### TASK 1
Gather every line in the records below that contains the string "wood", and copy each one. Case counts.

In a recent article in which ArchDaily reached out to our readers for comments about all-nighter culture, one comment that seemed to strike a chord with many people was kopmis' assertion that, thanks to the tendency for professors to "rip apart" projects in a final review, "there is no field of study that offers so much humiliation as architecture." But what causes this tendency? In this article, originally published by Section Cut as "The Final Review: Negaters Gonna Negate," Mark Stanley - an Adjunct Professor at Woodbury University School of Architecture - discusses the challenges facing the reviewers themselves, offering an explanation of why they often lapse into such negative tactics - and how they can avoid them.
The final review is the well-known, cautiously anticipated endgame for the student of architecture; the lonely gazelle steps up in front of the row of (too often male) toothy lions lying lazily back in their shitty folding chairs, still picking their teeth from the last devouring, sipping coffee, trying their best to look disinterested. They have carefully calibrated their postures of indifferent intimidation over years of practice. Most versions of it are sad. This is why, I suspect, architects most often wear black. It’s like a sad funeral parade of too-serious, black-clad mourners moving from station to station in search of all the cracks in the work that can be exploited, putting them quickly to bed. “This is where it falls apart”, “You could have done ____”, “This is not a thesis”. The sleepy students (after an incredibly unhealthy lack of rest) can barely follow the reviewers’ comments, even if their brains weren’t edging on fugue state. They are underfed (on mostly cheap, brown-colored things) and improperly bathed. Quite the series of insurmountable hurdles to a learning moment.
Most review spaces in my experience are, oddly enough, much wider than they are deep… this makes the already too-populous panel of critics seem to stretch infinitely in either direction. And notice next time if you will, the ends of the row of critics seem to pinch in toward the work, as if to trap the prey inside. This format of review seems to beg authority (at least formally): critics are seated, united in authoritative judgment of the student (who stands); the audience sits behind the critics, facing the same direction (the student faces them all)… one could expect to find this spatial organization in a kangaroo court.

### TASK 2
From the passage on architecture final reviews above, write out the words from "In a recent" up to and including "can avoid them.".

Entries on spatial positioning

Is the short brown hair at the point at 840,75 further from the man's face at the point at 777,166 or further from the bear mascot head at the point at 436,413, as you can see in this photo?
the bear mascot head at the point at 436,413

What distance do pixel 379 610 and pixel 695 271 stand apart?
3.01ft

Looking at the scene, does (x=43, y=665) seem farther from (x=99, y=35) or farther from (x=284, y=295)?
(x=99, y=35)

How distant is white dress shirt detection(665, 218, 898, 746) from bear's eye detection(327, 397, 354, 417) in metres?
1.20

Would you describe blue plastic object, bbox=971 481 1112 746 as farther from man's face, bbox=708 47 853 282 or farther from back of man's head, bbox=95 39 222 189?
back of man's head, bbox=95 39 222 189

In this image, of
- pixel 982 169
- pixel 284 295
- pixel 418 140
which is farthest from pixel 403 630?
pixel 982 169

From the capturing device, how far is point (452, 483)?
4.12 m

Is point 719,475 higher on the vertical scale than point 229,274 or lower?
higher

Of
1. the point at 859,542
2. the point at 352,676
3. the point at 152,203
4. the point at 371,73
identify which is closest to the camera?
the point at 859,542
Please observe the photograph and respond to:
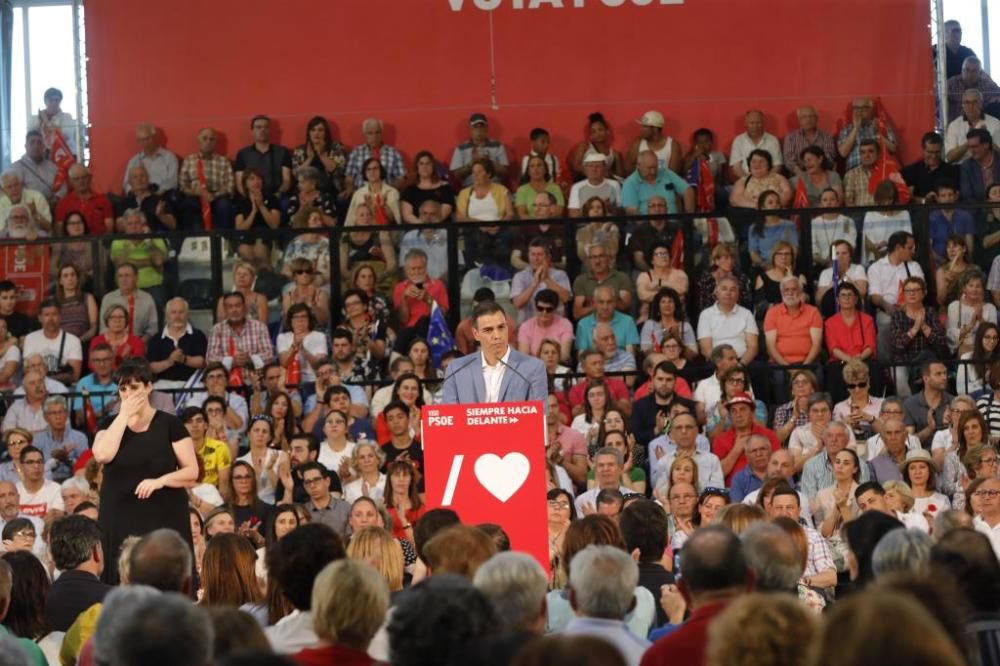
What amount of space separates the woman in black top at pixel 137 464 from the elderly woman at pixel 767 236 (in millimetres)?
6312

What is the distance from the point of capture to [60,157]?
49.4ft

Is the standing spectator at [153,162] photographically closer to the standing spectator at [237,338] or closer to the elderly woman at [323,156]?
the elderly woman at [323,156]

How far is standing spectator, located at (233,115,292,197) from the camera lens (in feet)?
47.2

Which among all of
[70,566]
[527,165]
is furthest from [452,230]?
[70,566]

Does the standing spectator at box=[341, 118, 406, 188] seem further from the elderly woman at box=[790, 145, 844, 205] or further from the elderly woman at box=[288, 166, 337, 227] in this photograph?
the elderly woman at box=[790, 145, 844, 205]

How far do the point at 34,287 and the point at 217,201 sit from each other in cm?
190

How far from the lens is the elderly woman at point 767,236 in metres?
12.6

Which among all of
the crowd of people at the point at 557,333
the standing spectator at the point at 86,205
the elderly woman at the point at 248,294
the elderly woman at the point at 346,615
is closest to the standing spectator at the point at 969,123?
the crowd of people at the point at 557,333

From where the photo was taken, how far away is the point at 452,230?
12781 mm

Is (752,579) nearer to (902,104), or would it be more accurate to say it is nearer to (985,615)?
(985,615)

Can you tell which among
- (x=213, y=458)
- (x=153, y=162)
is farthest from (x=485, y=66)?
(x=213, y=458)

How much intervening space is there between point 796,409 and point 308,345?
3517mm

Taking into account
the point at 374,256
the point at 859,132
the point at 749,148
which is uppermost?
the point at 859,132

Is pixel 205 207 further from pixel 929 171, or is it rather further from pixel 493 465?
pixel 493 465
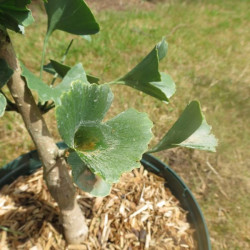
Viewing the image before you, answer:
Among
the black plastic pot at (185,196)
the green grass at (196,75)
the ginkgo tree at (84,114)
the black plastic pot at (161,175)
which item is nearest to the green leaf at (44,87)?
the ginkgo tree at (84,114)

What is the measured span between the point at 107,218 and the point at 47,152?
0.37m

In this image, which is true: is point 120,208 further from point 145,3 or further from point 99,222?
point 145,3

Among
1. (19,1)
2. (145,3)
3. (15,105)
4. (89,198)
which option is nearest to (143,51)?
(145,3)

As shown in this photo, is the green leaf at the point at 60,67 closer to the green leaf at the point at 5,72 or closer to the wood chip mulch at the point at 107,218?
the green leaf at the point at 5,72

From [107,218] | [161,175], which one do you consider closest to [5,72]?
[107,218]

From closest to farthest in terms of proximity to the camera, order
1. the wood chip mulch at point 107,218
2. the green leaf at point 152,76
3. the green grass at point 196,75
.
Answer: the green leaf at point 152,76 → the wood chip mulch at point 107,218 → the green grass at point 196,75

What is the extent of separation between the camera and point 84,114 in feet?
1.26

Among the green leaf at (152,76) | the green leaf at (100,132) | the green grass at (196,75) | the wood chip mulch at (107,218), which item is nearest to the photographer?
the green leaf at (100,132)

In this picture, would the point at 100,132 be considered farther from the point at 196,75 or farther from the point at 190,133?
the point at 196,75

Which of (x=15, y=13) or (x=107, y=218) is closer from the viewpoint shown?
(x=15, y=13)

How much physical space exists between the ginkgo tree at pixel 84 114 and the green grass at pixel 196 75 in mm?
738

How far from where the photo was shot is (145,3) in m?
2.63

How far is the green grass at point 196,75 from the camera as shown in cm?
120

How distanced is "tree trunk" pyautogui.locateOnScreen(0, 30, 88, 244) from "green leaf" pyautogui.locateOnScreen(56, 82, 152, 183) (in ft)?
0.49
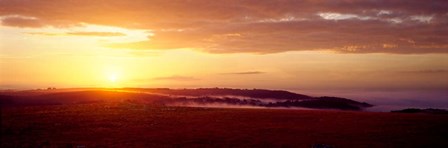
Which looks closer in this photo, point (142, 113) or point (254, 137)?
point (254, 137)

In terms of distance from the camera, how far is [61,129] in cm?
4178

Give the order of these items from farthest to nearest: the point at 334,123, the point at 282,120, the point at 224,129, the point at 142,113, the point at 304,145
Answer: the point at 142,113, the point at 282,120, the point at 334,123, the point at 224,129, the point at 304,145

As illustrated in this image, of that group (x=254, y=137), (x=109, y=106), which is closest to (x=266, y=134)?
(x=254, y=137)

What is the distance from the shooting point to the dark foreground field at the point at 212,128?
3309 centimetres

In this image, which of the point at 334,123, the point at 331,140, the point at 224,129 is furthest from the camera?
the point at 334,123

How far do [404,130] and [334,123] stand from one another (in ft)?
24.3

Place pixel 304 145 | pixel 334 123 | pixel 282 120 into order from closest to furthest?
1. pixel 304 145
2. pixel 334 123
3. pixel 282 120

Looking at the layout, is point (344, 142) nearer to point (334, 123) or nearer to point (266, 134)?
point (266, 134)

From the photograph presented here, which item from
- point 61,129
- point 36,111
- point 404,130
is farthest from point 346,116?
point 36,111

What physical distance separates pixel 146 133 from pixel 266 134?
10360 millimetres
==
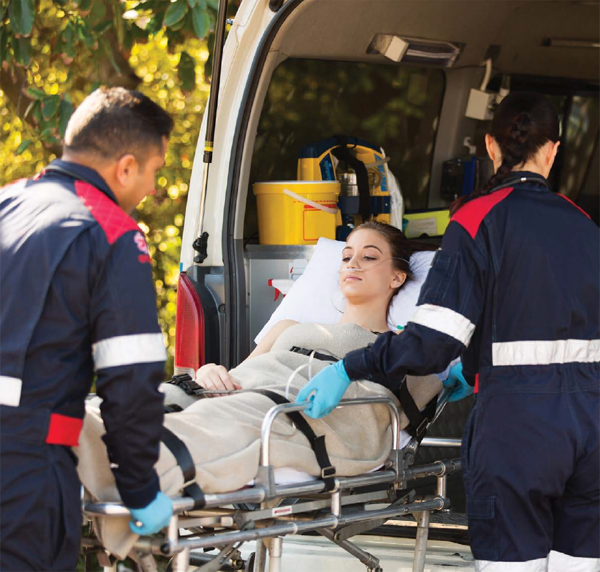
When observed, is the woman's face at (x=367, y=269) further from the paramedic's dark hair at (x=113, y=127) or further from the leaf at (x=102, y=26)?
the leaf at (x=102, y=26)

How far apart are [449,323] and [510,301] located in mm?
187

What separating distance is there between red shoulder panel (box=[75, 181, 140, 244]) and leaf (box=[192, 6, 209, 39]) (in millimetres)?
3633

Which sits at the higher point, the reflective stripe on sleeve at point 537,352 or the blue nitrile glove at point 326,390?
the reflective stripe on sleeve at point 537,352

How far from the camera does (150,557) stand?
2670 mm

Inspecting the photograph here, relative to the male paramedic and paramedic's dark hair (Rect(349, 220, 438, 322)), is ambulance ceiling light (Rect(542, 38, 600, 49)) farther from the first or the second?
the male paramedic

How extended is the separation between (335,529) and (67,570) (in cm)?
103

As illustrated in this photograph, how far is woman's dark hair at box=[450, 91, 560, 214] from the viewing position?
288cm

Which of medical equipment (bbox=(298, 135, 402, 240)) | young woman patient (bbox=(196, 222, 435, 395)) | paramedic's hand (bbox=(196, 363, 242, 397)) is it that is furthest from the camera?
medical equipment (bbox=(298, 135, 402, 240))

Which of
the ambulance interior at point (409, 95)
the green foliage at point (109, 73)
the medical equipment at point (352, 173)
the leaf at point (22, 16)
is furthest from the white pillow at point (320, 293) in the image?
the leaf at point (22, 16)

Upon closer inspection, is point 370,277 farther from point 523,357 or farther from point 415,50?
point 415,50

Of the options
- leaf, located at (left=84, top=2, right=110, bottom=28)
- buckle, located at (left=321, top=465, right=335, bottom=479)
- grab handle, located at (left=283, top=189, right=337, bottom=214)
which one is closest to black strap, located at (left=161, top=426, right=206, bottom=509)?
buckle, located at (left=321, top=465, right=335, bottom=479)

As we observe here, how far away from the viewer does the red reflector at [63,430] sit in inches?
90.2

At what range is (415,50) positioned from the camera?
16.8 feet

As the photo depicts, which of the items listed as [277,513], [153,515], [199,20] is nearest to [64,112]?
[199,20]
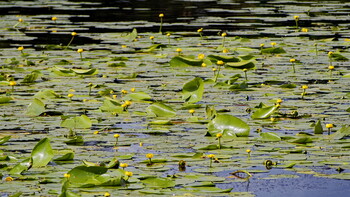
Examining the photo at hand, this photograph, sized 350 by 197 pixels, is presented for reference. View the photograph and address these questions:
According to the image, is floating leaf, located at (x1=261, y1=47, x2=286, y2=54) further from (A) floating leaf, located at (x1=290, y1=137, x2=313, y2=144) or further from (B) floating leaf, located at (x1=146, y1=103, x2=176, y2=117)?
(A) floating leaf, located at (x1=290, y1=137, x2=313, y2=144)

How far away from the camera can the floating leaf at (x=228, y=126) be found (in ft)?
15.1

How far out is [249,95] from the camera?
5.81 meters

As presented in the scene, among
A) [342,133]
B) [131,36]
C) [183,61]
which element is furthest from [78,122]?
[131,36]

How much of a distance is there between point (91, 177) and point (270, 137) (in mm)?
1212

### EXERCISE SOLUTION 1
As shown in this photo, is the green leaf at the point at 60,67 closer to the green leaf at the point at 5,72 or closer to the wood chip mulch at the point at 107,218?
1. the wood chip mulch at point 107,218
Answer: the green leaf at point 152,76 → the wood chip mulch at point 107,218 → the green grass at point 196,75
Among the green leaf at (152,76) | the green leaf at (100,132) | the green grass at (196,75) | the wood chip mulch at (107,218), which item is nearest to the photographer?

### EXERCISE SOLUTION 2
In a recent article in which ArchDaily reached out to our readers for comments about all-nighter culture, one comment that seemed to strike a chord with many people was kopmis' assertion that, thanks to the tendency for professors to "rip apart" projects in a final review, "there is no field of study that offers so much humiliation as architecture." But what causes this tendency? In this article, originally published by Section Cut as "The Final Review: Negaters Gonna Negate," Mark Stanley - an Adjunct Professor at Woodbury University School of Architecture - discusses the challenges facing the reviewers themselves, offering an explanation of why they often lapse into such negative tactics - and how they can avoid them.